# start of Listing

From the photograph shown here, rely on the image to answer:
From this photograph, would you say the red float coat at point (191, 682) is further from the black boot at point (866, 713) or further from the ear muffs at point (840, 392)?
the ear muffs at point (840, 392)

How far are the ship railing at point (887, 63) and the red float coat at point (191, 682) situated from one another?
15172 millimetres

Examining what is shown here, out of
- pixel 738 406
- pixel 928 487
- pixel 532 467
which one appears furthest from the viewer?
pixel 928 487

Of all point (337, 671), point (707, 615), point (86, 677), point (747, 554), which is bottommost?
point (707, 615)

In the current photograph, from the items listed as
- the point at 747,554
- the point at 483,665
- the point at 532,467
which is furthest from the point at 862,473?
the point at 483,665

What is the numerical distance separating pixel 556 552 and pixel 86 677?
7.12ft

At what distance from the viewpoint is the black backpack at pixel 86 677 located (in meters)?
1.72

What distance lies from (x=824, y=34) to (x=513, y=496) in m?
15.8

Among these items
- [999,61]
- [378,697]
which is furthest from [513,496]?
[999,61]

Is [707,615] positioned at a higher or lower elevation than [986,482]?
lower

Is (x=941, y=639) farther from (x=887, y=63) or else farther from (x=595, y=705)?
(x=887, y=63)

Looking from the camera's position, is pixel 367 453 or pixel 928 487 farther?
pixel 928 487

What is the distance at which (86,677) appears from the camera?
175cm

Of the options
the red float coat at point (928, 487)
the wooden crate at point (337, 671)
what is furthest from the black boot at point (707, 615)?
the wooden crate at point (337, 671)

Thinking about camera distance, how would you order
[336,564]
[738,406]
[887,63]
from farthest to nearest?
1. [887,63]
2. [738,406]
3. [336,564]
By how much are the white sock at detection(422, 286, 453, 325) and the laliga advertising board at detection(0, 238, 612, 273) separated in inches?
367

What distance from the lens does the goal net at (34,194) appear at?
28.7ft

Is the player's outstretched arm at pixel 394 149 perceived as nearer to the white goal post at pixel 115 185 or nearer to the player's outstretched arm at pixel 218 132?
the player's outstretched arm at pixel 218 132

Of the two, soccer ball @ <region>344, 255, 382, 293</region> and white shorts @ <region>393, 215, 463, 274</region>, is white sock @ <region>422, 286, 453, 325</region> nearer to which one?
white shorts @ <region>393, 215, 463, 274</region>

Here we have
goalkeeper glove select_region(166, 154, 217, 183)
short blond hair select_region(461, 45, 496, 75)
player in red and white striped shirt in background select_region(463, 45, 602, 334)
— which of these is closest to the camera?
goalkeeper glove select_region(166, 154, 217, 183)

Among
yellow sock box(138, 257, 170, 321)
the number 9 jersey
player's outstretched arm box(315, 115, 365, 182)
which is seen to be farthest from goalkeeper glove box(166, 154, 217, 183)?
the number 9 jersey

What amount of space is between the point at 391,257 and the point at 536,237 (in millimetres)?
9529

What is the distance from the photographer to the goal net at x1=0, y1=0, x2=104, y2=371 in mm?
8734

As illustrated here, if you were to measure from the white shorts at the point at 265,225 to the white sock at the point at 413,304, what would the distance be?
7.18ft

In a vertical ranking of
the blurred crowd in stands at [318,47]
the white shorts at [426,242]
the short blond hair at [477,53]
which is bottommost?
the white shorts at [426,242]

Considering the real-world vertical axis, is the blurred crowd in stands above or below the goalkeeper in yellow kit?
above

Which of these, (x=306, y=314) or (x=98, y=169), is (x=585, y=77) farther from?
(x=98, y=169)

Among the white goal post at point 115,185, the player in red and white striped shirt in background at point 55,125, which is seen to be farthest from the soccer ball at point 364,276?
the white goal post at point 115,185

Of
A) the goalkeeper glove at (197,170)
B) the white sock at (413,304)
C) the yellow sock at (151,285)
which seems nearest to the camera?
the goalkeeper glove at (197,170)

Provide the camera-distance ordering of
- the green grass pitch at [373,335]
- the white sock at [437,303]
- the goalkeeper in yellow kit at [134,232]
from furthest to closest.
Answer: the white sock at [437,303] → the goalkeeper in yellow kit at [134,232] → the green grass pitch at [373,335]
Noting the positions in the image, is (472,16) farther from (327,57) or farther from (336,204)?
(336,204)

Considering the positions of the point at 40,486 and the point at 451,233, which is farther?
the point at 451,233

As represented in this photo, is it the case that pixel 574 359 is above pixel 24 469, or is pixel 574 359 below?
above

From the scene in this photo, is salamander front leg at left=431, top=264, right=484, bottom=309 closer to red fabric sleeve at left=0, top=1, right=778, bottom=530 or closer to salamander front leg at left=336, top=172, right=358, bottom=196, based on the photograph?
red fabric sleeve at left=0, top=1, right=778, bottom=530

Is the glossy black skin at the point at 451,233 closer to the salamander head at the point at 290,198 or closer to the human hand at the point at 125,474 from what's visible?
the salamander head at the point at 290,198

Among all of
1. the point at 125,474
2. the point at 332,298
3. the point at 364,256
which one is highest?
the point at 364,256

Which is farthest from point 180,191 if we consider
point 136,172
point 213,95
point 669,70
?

# end of Listing

→ Problem to solve:
Arrange every line of the records above as a numbered list, omitting blank lines.

→ Task response:
1. From the photograph shown here, rely on the image to answer:
2. From this photograph, would you say the red float coat at point (191, 682) is further from the black boot at point (866, 713) or further from the ear muffs at point (840, 392)?
3. the ear muffs at point (840, 392)
4. How far are the ship railing at point (887, 63) and the red float coat at point (191, 682) situated from one another?
5. 15172 millimetres
6. Examining what is shown here, out of
7. - pixel 738 406
8. - pixel 928 487
9. - pixel 532 467
10. which one appears furthest from the viewer?
11. pixel 928 487
12. Of all point (337, 671), point (707, 615), point (86, 677), point (747, 554), which is bottommost?
13. point (707, 615)
14. In the current photograph, from the items listed as
15. - the point at 747,554
16. - the point at 483,665
17. - the point at 532,467
18. which is furthest from the point at 862,473?
19. the point at 483,665
20. What is the numerical distance separating pixel 556 552 and pixel 86 677?
21. 7.12ft
22. At what distance from the viewpoint is the black backpack at pixel 86 677 located (in meters)?
23. 1.72
24. What distance lies from (x=824, y=34) to (x=513, y=496) in m?
25. 15.8
26. Among these items
27. - [999,61]
28. - [378,697]
29. which is furthest from [513,496]?
30. [999,61]
31. Is [707,615] positioned at a higher or lower elevation than [986,482]?
32. lower
33. Is (x=941, y=639) farther from (x=887, y=63) or else farther from (x=595, y=705)?
34. (x=887, y=63)
35. Looking from the camera's position, is pixel 367 453 or pixel 928 487 farther?
36. pixel 928 487
37. What is the distance at which (86,677) appears from the camera?
38. 175cm
39. Of the options
40. the red float coat at point (928, 487)
41. the wooden crate at point (337, 671)
42. what is furthest from the black boot at point (707, 615)?
43. the wooden crate at point (337, 671)
44. Thinking about camera distance, how would you order
45. [336,564]
46. [738,406]
47. [887,63]
48. from farthest to nearest?
49. 1. [887,63]
50. 2. [738,406]
51. 3. [336,564]
52. By how much are the white sock at detection(422, 286, 453, 325) and the laliga advertising board at detection(0, 238, 612, 273) separated in inches?
53. 367
54. What distance from the lens does the goal net at (34,194) appear at?
55. 28.7ft
56. Is the player's outstretched arm at pixel 394 149 perceived as nearer to the white goal post at pixel 115 185 or nearer to the player's outstretched arm at pixel 218 132?
57. the player's outstretched arm at pixel 218 132
58. Of the two, soccer ball @ <region>344, 255, 382, 293</region> and white shorts @ <region>393, 215, 463, 274</region>, is white sock @ <region>422, 286, 453, 325</region> nearer to which one?
59. white shorts @ <region>393, 215, 463, 274</region>
60. Here we have
61. goalkeeper glove select_region(166, 154, 217, 183)
62. short blond hair select_region(461, 45, 496, 75)
63. player in red and white striped shirt in background select_region(463, 45, 602, 334)
64. — which of these is closest to the camera?
65. goalkeeper glove select_region(166, 154, 217, 183)
66. Among
67. yellow sock box(138, 257, 170, 321)
68. the number 9 jersey
69. player's outstretched arm box(315, 115, 365, 182)
70. which is seen to be farthest from goalkeeper glove box(166, 154, 217, 183)?
71. the number 9 jersey
72. What amount of space is between the point at 391,257 and the point at 536,237 (in millimetres)?
73. 9529
74. What is the distance from the photographer to the goal net at x1=0, y1=0, x2=104, y2=371 in mm?
75. 8734
76. As illustrated here, if you were to measure from the white shorts at the point at 265,225 to the white sock at the point at 413,304, what would the distance be?
77. 7.18ft
78. In a vertical ranking of
79. the blurred crowd in stands at [318,47]
80. the white shorts at [426,242]
81. the short blond hair at [477,53]
82. which is bottommost?
83. the white shorts at [426,242]
84. Considering the real-world vertical axis, is the blurred crowd in stands above or below the goalkeeper in yellow kit?
85. above
86. Which of these, (x=306, y=314) or (x=98, y=169), is (x=585, y=77) farther from?
87. (x=98, y=169)
88. Among the white goal post at point 115,185, the player in red and white striped shirt in background at point 55,125, which is seen to be farthest from the soccer ball at point 364,276?
89. the white goal post at point 115,185
90. Of
91. A) the goalkeeper glove at (197,170)
92. B) the white sock at (413,304)
93. C) the yellow sock at (151,285)
94. which seems nearest to the camera?
95. the goalkeeper glove at (197,170)
96. Provide the camera-distance ordering of
97. - the green grass pitch at [373,335]
98. - the white sock at [437,303]
99. - the goalkeeper in yellow kit at [134,232]
100. from furthest to closest.
101. Answer: the white sock at [437,303] → the goalkeeper in yellow kit at [134,232] → the green grass pitch at [373,335]
102. Noting the positions in the image, is (472,16) farther from (327,57) or farther from (336,204)?
103. (336,204)
104. Considering the positions of the point at 40,486 and the point at 451,233, which is farther?
105. the point at 451,233
106. As represented in this photo, is it the case that pixel 574 359 is above pixel 24 469, or is pixel 574 359 below?
107. above
108. From the scene in this photo, is salamander front leg at left=431, top=264, right=484, bottom=309 closer to red fabric sleeve at left=0, top=1, right=778, bottom=530 or closer to salamander front leg at left=336, top=172, right=358, bottom=196, based on the photograph?
109. red fabric sleeve at left=0, top=1, right=778, bottom=530
110. Is the glossy black skin at the point at 451,233 closer to the salamander head at the point at 290,198 or closer to the human hand at the point at 125,474 from what's visible?
111. the salamander head at the point at 290,198
112. Among all of
113. 1. the point at 125,474
114. 2. the point at 332,298
115. 3. the point at 364,256
116. which one is highest?
117. the point at 364,256
118. Which is farthest from point 180,191 if we consider
119. point 136,172
120. point 213,95
121. point 669,70
122. ?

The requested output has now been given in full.